タグ: 福島第一原子力発電所事故

官邸の過剰な介入

 東京電力の福島第一原子力発電所事故を検証する国会の「事故調査委員会」(黒川清委員長)は9日、国会内で会合を開き、調査委員会の野村修也委員(中央大法科大学院教授)は、「官邸関係者から頻繁に電話が入り、場違いな初歩的質問で、現場対応にあたる者が余分な労力を割かれた。官邸の頻繁な介入が、(現場の)指揮命令系統を混乱させた」と指摘し、官邸の対応を厳しく批判。首相官邸による過剰な現場介入が事故対応の妨げとなるとともに、官邸の初動の遅れが住民避難の混乱拡大を招いたと結論づけたと言うことです。
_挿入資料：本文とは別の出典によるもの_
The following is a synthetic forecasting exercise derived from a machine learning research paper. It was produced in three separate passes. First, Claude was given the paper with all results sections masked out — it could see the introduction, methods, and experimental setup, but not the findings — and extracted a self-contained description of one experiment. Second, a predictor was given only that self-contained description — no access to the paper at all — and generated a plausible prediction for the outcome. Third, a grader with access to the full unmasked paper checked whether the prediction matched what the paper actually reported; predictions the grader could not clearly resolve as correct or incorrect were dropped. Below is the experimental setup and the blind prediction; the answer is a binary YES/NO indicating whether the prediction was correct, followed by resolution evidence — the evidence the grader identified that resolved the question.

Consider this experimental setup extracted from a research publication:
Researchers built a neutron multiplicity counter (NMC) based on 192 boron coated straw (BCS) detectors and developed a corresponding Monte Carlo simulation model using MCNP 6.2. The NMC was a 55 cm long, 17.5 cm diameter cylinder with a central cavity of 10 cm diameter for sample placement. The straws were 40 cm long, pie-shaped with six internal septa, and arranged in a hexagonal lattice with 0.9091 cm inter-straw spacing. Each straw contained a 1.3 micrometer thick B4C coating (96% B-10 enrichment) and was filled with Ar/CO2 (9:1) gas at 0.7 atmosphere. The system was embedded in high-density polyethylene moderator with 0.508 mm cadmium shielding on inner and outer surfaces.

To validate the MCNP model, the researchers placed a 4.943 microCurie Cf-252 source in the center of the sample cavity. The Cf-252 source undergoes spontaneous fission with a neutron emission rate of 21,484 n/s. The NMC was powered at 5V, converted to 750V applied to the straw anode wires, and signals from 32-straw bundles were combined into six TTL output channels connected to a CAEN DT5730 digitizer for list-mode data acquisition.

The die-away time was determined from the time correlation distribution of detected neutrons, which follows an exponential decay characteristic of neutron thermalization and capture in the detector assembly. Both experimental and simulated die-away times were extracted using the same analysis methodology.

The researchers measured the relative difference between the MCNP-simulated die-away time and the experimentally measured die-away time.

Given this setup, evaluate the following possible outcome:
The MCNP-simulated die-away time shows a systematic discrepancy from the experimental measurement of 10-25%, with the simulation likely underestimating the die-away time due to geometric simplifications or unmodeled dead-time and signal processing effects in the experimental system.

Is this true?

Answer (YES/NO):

 菅直人総理大臣が直接福島第一原子力発電所の吉田所長へ電話したり、放水車が今どこを走っているか直接連絡させたりしたことを批判しているのでしょう。当然だと思います。現場の指揮系統が麻痺してしまった場合、その上の人間が直接指揮を執ってと言う事はあり得ますが、それでも最低限現場を知っていなければなりません。ついさっきまで現場を全く知らなかった政治家が直接介入して、上手く行くはずがありません。